Can I create three partitions and specify the corresponding subset of GPUs for each one?

If not, would NodeName and NodeHostname serve as an alternative way? i.e., to specify the node three times with different NodeName, but all using the same Hostname=gpuComputer, and specifying the corresponding subset of "Gres" resources for each one. Then on each partition, to choose the corresponding NodeName.

Any feedback or advice on the best way to accomplish this would be much appreciated.

best regards

--

Cristóbal A. Navarro

Brian Andrus

unread,

Mar 31, 2021, 1:47:12 PM3/31/21

to slurm...@lists.schedmd.com

So the node definition is separate from the partition definition.

You would need to define all the GPUs as part of the node. Partitions do not have physical characteristics, but they do have QOS capabilities that you may be able to use. You could also use a job_submit lua script to reject jobs that request resources you do not want used in a particular queue.

Both would take some research to find the best approach, but I think those are the two options available that may do what you are looking for.

Brian Andrus

Cristóbal Navarro

unread,

Mar 31, 2021, 9:36:35 PM3/31/21

to Sarlo, Jeffrey S, slurm...@lists.schedmd.com

Many thanks Brian and Jeffrey for your ideas,

Yes, at this moment I have all resources listed in the node's definition line, and just one partition (see below)

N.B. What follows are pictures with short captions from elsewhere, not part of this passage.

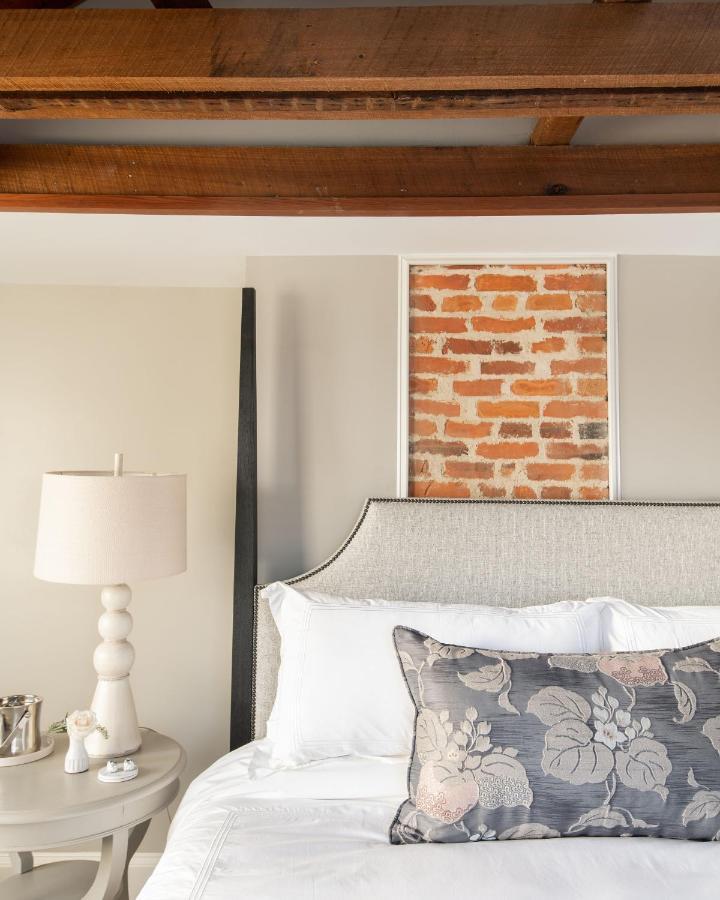 134 Prince - Luxury Boutique Hotel 아나폴리스 외부 사진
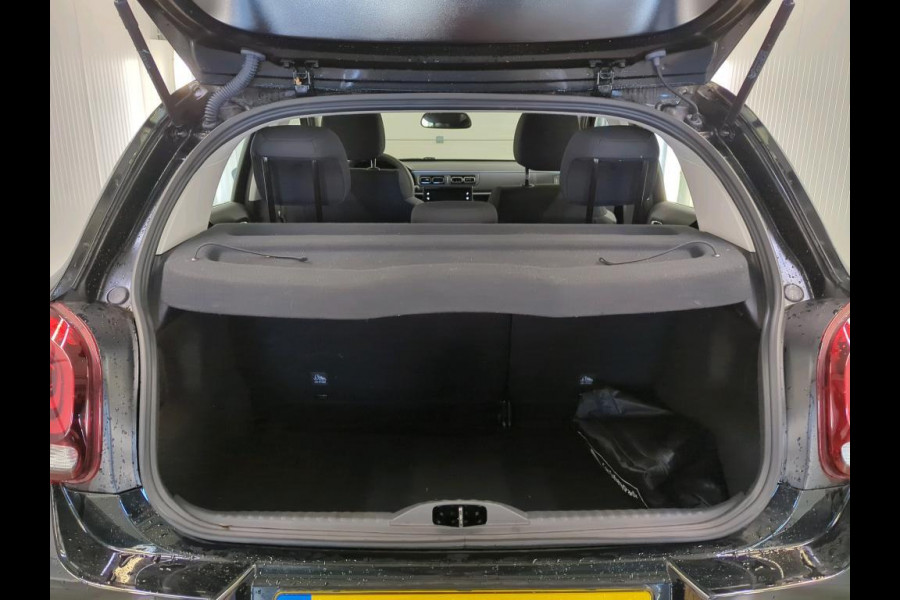 Citroën C3 1.2 PureTech C-Series | LMV | Navi | Carplay | ECC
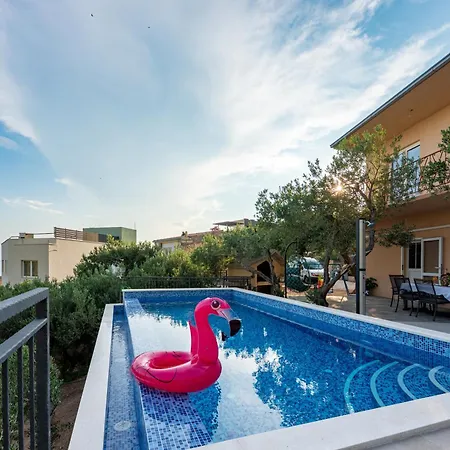 Lägenhet Kuca Za Odmor Avis Makarska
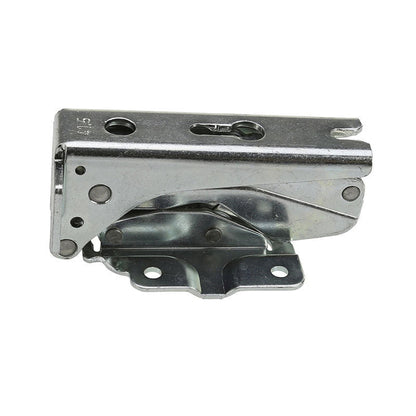 BAUMATIC Fridge Freezer Door Hinge Integrated BR500 BR508 Hettich 3362 5.0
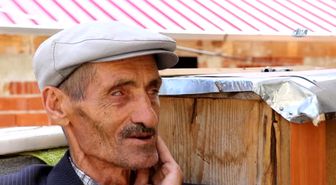 Engeli Çalışmasına Engel Olamadı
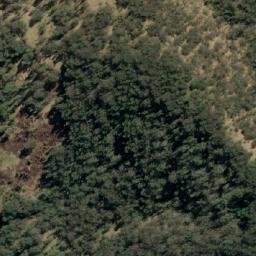 Satellite imagery of Well Mountain, AU
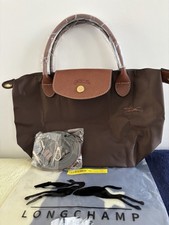Longchamp LE Pliage Style Tote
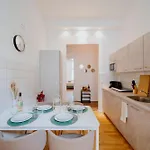 Homely - Center, Modern, Historical, Near Park *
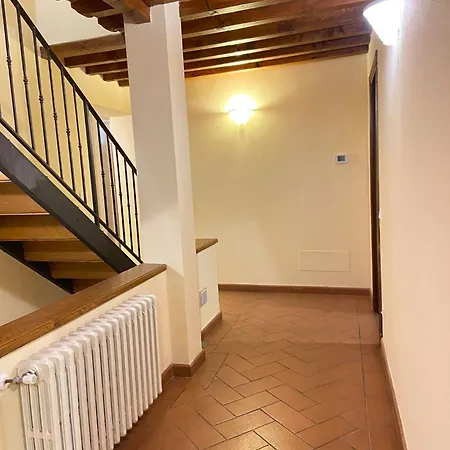 Casale Dei Cento Acri Firenze
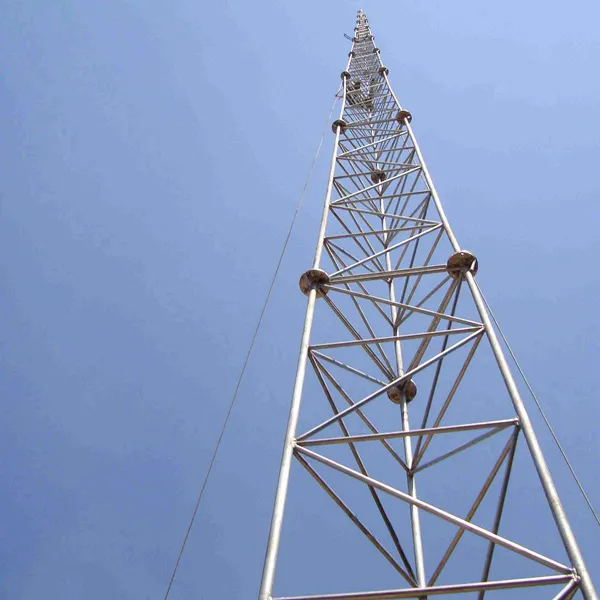 加气站避雷塔设计规范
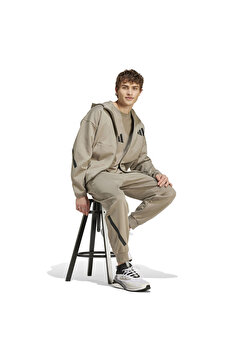 adidas Erkek Kapşonlu Eşofman Üstü M Z.N.E. Fz Jd9600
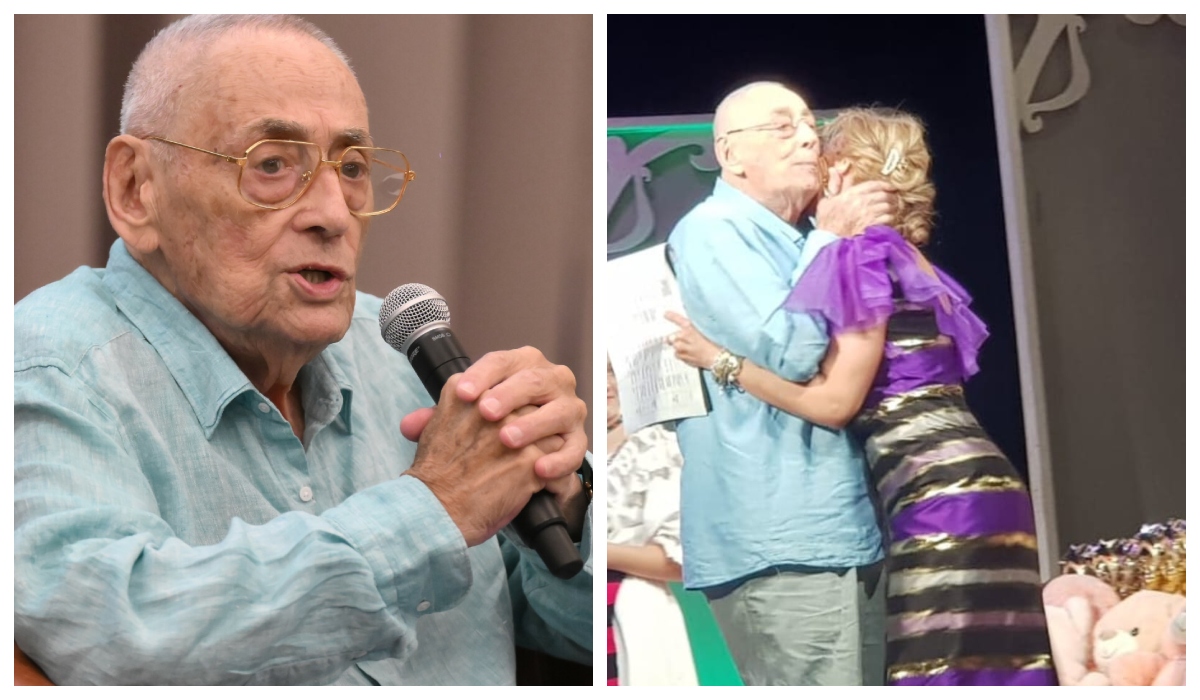 Dezvăluirea făcută de Ștefan Bănică despre Horia Moculescu. Ce îi cerea compozitorul acestuia în fiecare an, în luna decembrie. „Mă suna”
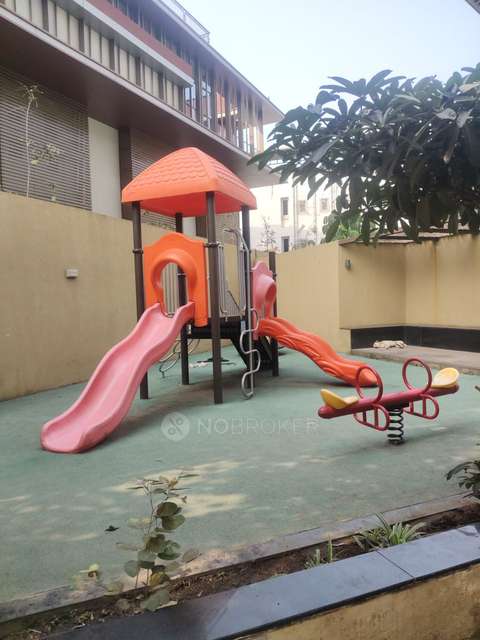 3 BHK Flat In Kumar Prithvi for Rent  In Kondhwa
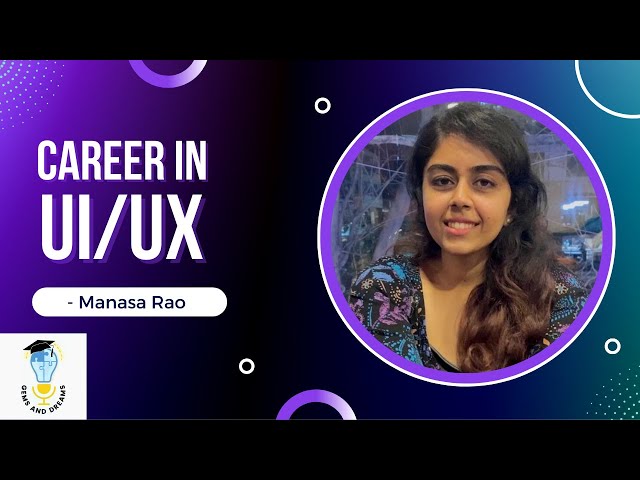 Career in UI UX. #UIUXdesign#career#opportunities#futureinUIUX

Indeed this config would work, with the collaboration of users to not abuse requesting all existing GPUs for their jobs.

But something that I still don't have 100% clear, will it allow multiple jobs to run at the same time if these request different GPUs ?

## Nodes List

NodeName=nodeGPU01 SocketsPerBoard=8 CoresPerSocket=16 ThreadsPerCore=2 RealMemory=1024000 State=UNKNOWN Gres=gpu:a100:4,gpu:a100_20g:2,gpu:a100_10g:2,gpu:a100_5g:16 Feature=ht,gpu

## Partitions list
PartitionName=gpu MaxTime=INFINITE State=UP Nodes=nodeGPU01 Default=YES

On Wed, Mar 31, 2021 at 3:16 PM Sarlo, Jeffrey S <JSa...@central.uh.edu> wrote:

I think when you define the node in your slurm.conf, you could specify the different types you have and the number in the node. Then when the user submits the job, they could specify the number and type they want and that would all work in one partition. I have never done it because our nodes have the same type in them.

For example, we have V100 and P100 gpus and decided on the type names of volta and tesla

GresTypes=gpu

NodeName=compute-0-[36-43] Gres=gpu:tesla:2 Feature=gen9

NodeName=compute-4-[0-3] Gres=gpu:volta:8 Feature=gen9

The user then just uses the SBATCH directive --gpus=tesla:1 to request one P100 gpu.

This is an example from https://slurm.schedmd.com/slurm.conf.html

(e.g."Gres=gpu:tesla:1,gpu:kepler:1,bandwidth:lustre:no_consume:4G")